- **GIVEN INSTRUCTION**: In the data below, how many lines contain the string "dark"? Case counts. Reply with the number only.

- **THE RECORDS**:
>> start

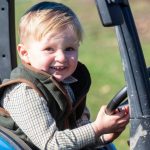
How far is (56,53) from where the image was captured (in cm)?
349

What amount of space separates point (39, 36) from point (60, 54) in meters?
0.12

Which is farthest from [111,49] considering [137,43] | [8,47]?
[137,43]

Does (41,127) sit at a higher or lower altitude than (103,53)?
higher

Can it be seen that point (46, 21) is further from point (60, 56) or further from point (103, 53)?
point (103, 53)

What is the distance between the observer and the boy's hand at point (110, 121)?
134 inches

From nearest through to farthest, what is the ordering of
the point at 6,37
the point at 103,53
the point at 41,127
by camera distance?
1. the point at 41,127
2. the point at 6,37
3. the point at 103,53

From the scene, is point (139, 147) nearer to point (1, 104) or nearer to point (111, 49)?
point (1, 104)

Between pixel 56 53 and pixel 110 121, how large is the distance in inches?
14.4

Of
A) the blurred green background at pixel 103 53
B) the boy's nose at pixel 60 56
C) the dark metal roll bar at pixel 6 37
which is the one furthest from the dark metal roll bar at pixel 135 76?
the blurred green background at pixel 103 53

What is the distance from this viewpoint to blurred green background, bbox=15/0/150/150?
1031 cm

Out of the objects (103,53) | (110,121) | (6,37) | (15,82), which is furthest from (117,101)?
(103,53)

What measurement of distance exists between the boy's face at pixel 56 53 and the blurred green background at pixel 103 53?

>> end
>> start

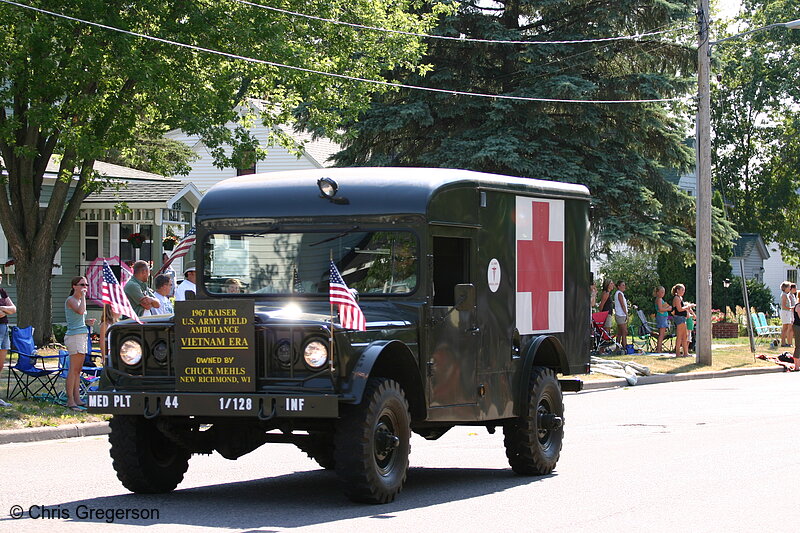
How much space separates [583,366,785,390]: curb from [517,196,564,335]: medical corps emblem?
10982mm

>> end

- **SOLUTION**: 2